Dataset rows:
────

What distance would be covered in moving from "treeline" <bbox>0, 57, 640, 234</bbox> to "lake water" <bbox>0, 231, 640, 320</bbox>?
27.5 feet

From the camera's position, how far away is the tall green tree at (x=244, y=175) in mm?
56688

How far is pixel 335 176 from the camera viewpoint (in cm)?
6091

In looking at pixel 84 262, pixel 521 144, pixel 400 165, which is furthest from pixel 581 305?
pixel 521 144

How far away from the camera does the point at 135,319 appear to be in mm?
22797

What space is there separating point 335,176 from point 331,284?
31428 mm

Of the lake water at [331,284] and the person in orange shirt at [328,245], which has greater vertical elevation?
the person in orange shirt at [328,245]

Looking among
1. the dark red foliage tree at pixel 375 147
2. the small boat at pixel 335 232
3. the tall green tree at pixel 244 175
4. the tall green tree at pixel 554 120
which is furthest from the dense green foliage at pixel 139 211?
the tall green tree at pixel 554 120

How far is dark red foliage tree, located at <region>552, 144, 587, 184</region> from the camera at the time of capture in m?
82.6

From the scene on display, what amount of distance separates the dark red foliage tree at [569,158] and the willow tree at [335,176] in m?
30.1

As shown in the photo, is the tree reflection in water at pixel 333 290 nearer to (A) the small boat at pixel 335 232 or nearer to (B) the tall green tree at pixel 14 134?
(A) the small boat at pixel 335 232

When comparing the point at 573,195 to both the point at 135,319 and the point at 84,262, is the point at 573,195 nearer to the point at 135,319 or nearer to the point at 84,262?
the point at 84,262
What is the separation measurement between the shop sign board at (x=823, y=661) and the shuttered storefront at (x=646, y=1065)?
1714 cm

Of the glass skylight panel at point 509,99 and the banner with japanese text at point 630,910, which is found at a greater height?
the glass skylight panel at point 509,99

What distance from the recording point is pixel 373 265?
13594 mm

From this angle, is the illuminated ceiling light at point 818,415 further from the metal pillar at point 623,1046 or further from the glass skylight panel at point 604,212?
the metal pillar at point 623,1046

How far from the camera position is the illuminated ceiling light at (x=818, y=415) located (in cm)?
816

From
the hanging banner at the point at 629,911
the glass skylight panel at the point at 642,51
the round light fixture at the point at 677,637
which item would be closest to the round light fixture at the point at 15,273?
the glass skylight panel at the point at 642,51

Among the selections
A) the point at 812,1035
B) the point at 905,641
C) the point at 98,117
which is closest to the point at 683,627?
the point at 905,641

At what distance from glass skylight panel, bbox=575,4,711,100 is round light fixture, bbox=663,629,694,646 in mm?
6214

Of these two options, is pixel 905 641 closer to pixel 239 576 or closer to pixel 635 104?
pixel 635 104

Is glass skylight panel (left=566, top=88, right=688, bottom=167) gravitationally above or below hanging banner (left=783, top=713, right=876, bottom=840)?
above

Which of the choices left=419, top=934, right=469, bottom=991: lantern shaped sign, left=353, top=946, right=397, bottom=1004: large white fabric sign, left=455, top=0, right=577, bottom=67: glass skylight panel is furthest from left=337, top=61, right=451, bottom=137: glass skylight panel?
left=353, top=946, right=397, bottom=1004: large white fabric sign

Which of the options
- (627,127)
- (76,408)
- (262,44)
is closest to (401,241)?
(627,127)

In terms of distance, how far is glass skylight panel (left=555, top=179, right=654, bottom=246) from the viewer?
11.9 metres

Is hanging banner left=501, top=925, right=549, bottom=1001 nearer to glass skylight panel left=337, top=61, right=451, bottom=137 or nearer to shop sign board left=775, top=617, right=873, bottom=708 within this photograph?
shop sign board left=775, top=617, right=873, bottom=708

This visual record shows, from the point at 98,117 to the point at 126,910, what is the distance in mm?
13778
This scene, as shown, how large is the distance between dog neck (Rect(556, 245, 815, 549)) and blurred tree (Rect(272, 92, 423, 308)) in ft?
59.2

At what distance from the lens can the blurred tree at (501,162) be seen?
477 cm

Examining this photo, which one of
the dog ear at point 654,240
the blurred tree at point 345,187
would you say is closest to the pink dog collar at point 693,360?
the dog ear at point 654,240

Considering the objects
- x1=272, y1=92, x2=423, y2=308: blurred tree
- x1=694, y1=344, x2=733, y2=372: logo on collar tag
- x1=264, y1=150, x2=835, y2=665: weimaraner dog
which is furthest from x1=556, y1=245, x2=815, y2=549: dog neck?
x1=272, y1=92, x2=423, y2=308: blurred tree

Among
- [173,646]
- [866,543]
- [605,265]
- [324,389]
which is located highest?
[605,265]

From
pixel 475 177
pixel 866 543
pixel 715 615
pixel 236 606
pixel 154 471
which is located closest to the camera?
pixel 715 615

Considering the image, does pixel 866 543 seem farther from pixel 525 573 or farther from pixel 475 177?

────

* EXERCISE DETAILS
Recast every line of the material above as a JSON list of strings, with one string per line and blank lines omitted.

* SOLUTION FOR THIS PROBLEM
[
  "What distance would be covered in moving from \"treeline\" <bbox>0, 57, 640, 234</bbox> to \"lake water\" <bbox>0, 231, 640, 320</bbox>?",
  "27.5 feet",
  "From the camera's position, how far away is the tall green tree at (x=244, y=175) in mm?",
  "56688",
  "How far is pixel 335 176 from the camera viewpoint (in cm)?",
  "6091",
  "In looking at pixel 84 262, pixel 521 144, pixel 400 165, which is furthest from pixel 581 305?",
  "pixel 521 144",
  "How far away from the camera does the point at 135,319 appear to be in mm?",
  "22797",
  "What space is there separating point 335,176 from point 331,284?",
  "31428 mm",
  "Of the lake water at [331,284] and the person in orange shirt at [328,245], which has greater vertical elevation?",
  "the person in orange shirt at [328,245]",
  "Looking among",
  "1. the dark red foliage tree at pixel 375 147",
  "2. the small boat at pixel 335 232",
  "3. the tall green tree at pixel 244 175",
  "4. the tall green tree at pixel 554 120",
  "which is furthest from the dense green foliage at pixel 139 211?",
  "the tall green tree at pixel 554 120",
  "How far is dark red foliage tree, located at <region>552, 144, 587, 184</region> from the camera at the time of capture in m?",
  "82.6",
  "From the scene on display, what amount of distance separates the dark red foliage tree at [569,158] and the willow tree at [335,176] in m?",
  "30.1",
  "As shown in the photo, is the tree reflection in water at pixel 333 290 nearer to (A) the small boat at pixel 335 232 or nearer to (B) the tall green tree at pixel 14 134?",
  "(A) the small boat at pixel 335 232",
  "When comparing the point at 573,195 to both the point at 135,319 and the point at 84,262, is the point at 573,195 nearer to the point at 135,319 or nearer to the point at 84,262?",
  "the point at 84,262",
  "What is the separation measurement between the shop sign board at (x=823, y=661) and the shuttered storefront at (x=646, y=1065)?",
  "1714 cm",
  "Of the glass skylight panel at point 509,99 and the banner with japanese text at point 630,910, which is found at a greater height?",
  "the glass skylight panel at point 509,99",
  "What distance from the recording point is pixel 373 265?",
  "13594 mm",
  "From this angle, is the illuminated ceiling light at point 818,415 further from the metal pillar at point 623,1046 or further from the glass skylight panel at point 604,212?",
  "the metal pillar at point 623,1046",
  "How far from the camera position is the illuminated ceiling light at (x=818, y=415) located (in cm)?",
  "816",
  "From",
  "the hanging banner at the point at 629,911",
  "the glass skylight panel at the point at 642,51",
  "the round light fixture at the point at 677,637",
  "which item would be closest to the round light fixture at the point at 15,273?",
  "the glass skylight panel at the point at 642,51",
  "Among the selections",
  "A) the point at 812,1035",
  "B) the point at 905,641",
  "C) the point at 98,117",
  "which is closest to the point at 683,627?",
  "the point at 905,641",
  "At what distance from glass skylight panel, bbox=575,4,711,100 is round light fixture, bbox=663,629,694,646 in mm?",
  "6214",
  "Of these two options, is pixel 905 641 closer to pixel 239 576 or closer to pixel 635 104?",
  "pixel 635 104",
  "Is glass skylight panel (left=566, top=88, right=688, bottom=167) gravitationally above or below hanging banner (left=783, top=713, right=876, bottom=840)?",
  "above",
  "Which of the choices left=419, top=934, right=469, bottom=991: lantern shaped sign, left=353, top=946, right=397, bottom=1004: large white fabric sign, left=455, top=0, right=577, bottom=67: glass skylight panel is furthest from left=337, top=61, right=451, bottom=137: glass skylight panel?",
  "left=353, top=946, right=397, bottom=1004: large white fabric sign",
  "Which of the options",
  "- (627,127)",
  "- (76,408)",
  "- (262,44)",
  "is closest to (401,241)?",
  "(627,127)",
  "In terms of distance, how far is glass skylight panel (left=555, top=179, right=654, bottom=246) from the viewer?",
  "11.9 metres",
  "Is hanging banner left=501, top=925, right=549, bottom=1001 nearer to glass skylight panel left=337, top=61, right=451, bottom=137 or nearer to shop sign board left=775, top=617, right=873, bottom=708 within this photograph?",
  "shop sign board left=775, top=617, right=873, bottom=708",
  "This visual record shows, from the point at 98,117 to the point at 126,910, what is the distance in mm?",
  "13778",
  "This scene, as shown, how large is the distance between dog neck (Rect(556, 245, 815, 549)) and blurred tree (Rect(272, 92, 423, 308)) in ft?",
  "59.2",
  "At what distance from the lens can the blurred tree at (501,162) be seen?",
  "477 cm",
  "Examining this photo, which one of",
  "the dog ear at point 654,240",
  "the blurred tree at point 345,187",
  "would you say is closest to the pink dog collar at point 693,360?",
  "the dog ear at point 654,240",
  "Considering the objects",
  "- x1=272, y1=92, x2=423, y2=308: blurred tree",
  "- x1=694, y1=344, x2=733, y2=372: logo on collar tag",
  "- x1=264, y1=150, x2=835, y2=665: weimaraner dog",
  "which is furthest from x1=556, y1=245, x2=815, y2=549: dog neck?",
  "x1=272, y1=92, x2=423, y2=308: blurred tree",
  "Among",
  "- [173,646]",
  "- [866,543]",
  "- [605,265]",
  "- [324,389]",
  "which is located highest?",
  "[605,265]",
  "From",
  "pixel 475 177",
  "pixel 866 543",
  "pixel 715 615",
  "pixel 236 606",
  "pixel 154 471",
  "which is located closest to the camera?",
  "pixel 715 615",
  "Considering the image, does pixel 866 543 seem farther from pixel 525 573 or farther from pixel 475 177?"
]